Droit commercial et concurrence

Délais de paiement : la direction générale de la concurrence va renforcer ses contrôles

Mots clés : Concurrence - Gestion des chantiers

A l’occasion de la présentation du bilan des actions menées en 2011 par la direction générale de la concurrence, de la consommation et de la répression des fraudes (DGCCRF), le secrétaire d’Etat chargé de la Consommation, Frédéric Lefebvre, a annoncé qu’il va accentuer cette année la surveillance en matière de délais de paiement.

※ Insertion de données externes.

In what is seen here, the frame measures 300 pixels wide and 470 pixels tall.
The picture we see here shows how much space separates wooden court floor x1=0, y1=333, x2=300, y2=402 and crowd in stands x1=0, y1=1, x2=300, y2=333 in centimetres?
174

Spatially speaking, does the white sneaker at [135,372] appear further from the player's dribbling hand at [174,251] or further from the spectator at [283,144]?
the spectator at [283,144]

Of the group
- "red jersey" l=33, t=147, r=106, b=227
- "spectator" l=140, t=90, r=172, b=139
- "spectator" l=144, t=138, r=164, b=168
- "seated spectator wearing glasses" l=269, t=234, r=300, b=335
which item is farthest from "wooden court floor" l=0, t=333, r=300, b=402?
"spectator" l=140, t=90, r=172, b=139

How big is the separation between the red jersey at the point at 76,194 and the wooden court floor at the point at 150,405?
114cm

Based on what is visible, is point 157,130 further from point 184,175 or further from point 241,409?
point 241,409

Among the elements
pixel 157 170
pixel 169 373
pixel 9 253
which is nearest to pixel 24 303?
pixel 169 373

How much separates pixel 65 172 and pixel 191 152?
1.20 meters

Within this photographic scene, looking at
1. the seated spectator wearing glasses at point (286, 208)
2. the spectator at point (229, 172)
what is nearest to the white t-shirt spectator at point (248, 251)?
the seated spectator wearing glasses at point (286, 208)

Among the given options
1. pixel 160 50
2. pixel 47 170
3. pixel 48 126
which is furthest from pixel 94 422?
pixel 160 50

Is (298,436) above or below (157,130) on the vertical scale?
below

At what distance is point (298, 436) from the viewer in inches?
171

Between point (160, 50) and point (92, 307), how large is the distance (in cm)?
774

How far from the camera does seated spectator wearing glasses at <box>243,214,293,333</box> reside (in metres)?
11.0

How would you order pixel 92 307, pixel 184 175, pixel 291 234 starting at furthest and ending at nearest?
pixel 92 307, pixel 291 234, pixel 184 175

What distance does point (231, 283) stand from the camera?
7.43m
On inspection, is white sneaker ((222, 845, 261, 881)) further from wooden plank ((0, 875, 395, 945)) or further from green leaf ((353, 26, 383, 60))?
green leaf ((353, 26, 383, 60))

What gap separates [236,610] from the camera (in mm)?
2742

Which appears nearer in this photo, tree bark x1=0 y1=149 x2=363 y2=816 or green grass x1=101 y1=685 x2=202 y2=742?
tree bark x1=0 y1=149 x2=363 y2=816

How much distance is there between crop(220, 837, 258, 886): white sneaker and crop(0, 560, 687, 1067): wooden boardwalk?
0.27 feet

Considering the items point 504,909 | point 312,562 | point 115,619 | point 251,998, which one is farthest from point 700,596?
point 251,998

 Au lieu des délais de paiement prévus par la réglementation (45 jours fin de mois ou 60 jours date de facturation), les réclamations dans le BTP montrent plutôt une « réalité » allant de 76 à 92 jours a souligné le secrétaire d’Etat, Frédéric Lefebvre, le 14 février. Une situation qui « n’est pas acceptable » et sur laquelle le gouvernement compte agir via un amendement à la proposition de loi de simplification du droit qui instaurerait la possibilité pour les entrepreneurs de suspendre les travaux en cas de retard de paiement sur des factures intermédiaires.

 

Les travaux à domicile objets de réclamations

 

Par ailleurs, le bilan 2011 de la DGCCRF montre que les travaux et réparations à domicile chez les particuliers comptent encore pour 15,9 % des 90 125 réclamations déposées l’année dernière auprès de ses services. Sur 2 800 contrôles d’établissements dans ce secteur, 373 procès-verbaux ont été dressés essentiellement pour des problèmes de facturation. Les contrôles ont aussi révélé d’autres phénomènes : absence de devis préalables, publicité trompeuse, emploi de la qualité d’artisan non justifié…  La situation s’est cependant légèrement améliorée par rapport à 2010 (la part était de 16,7 %).  L’immobilier et le logement  concentrent eux 4,8 % des plaintes (4,7 % en 2010).

Quant aux diagnostiqueurs immobiliers, sur 559 entreprises contrôlées, 337 n’étaient pas en conformité avec la réglementation en raison d’un manque d’affichage ou d’information sur les prix, de tromperie sur les tarifs, d’absence de certification de compétence professionnelle ou encore du non-respect des dispositions et modalités d’information sur l’indépendance du diagnostiqueur. Depuis 2010, la réglementation oblige pourtant les diagnostiqueurs à être totalement indépendants de leurs mandataires et notamment des agents immobiliers.